Sometimes, policies can cover more than one aspect, too; for example, you can add additional protection to your homeowner's policy to cover you working from home. However, while you might think you have all the coverage you need, can you be certain? If you are looking for a broader range of protection, an umbrella policy might be a better option.

What is an umbrella insurance policy?

Umbrella policies are a form of personal liability that is designed to cover those claims that might be in excess of your existing policies. This means that in the event of a loss, your primary home or auto insurance will be triggered first, and when the loss exceeds the limits of those policies, the umbrella policy will kick in.

While it might well be that your primary insurance providers offer more coverage than you will need, there are always circumstances that could involve a type of loss not covered.

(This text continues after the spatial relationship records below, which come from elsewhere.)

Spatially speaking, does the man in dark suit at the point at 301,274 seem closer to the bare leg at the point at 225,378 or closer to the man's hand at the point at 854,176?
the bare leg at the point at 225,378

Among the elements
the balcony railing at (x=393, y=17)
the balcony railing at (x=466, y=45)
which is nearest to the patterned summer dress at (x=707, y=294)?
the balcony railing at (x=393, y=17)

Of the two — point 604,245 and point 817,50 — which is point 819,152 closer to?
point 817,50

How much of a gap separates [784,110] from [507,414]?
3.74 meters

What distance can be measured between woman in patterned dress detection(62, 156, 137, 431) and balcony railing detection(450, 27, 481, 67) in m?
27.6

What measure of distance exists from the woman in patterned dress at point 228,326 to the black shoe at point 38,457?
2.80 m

For example, say your newly-licensed child is driving your family car and slides on an icy highway and the resulting accident is a chain reaction that damages several cars and injures multiple drivers. This is an expensive claim, and your existing auto policy might not provide you with enough coverage, meaning you will need to make up for the shortage by selling your personal assets. The additional coverage offered will also extend to handling expenses and the cost of court defense.

Typically, an umbrella insurance policy will be able to provide additional liability coverage for:

  • Personal automobile insurance
  • Homeowners insurance
  • Farmowners insurance
  • Recreational vehicle insurance
  • Watercraft insurance
  • Personal liability

Umbrella insurance vs. Excess coverage: What's the difference?

Although they might sound similar, when it comes to choosing between an umbrella insurance policy or the option of excess coverage, it is important to remember they are different products. A traditional umbrella option will provide you with a broader range of coverage, supplementing any primary policies you might have in place and helping to protect you for less common losses.

Most commonly used to provide additional coverage for things such as personal injury, an umbrella insurance policy can also cover you for hobbies and activities, for example:

  • An in-home hobby of training guard dogs leads to a neighbor being attacked.
  • You publish a newsletter or article online covering local or state politicians and wrongly accuse a state senator of committing a crime.
  • You collect, repair, and restore rare instruments, and you accidentally break someone's instrument.

An umbrella policy will generally provide coverage for any loss that exceeds the primary policy; however, when covering a loss not covered by the primary policy, a Self-Insured Retention (SIR) might apply. This is effectively the amount the policyholder has to pay before the umbrella coverage is activated.

On the other hand, excess insurance coverage will provide the policyholder with bigger limits than what was originally stated on their underlying policy. This means that it does not broaden the areas of coverage listed on the policy, but instead will help to cover more significant losses.

Which is right for you?

If you are looking to ensure you are protected no matter the circumstances, then extending your primary insurance policies is always a good idea. Deciding between an umbrella insurance package or an excess insurance solution can be challenging.

Carefully evaluating your policy wordings will help you to understand the levels of coverage you require, but for the best results, speaking with a professional insurance agent can help you find the perfect solution.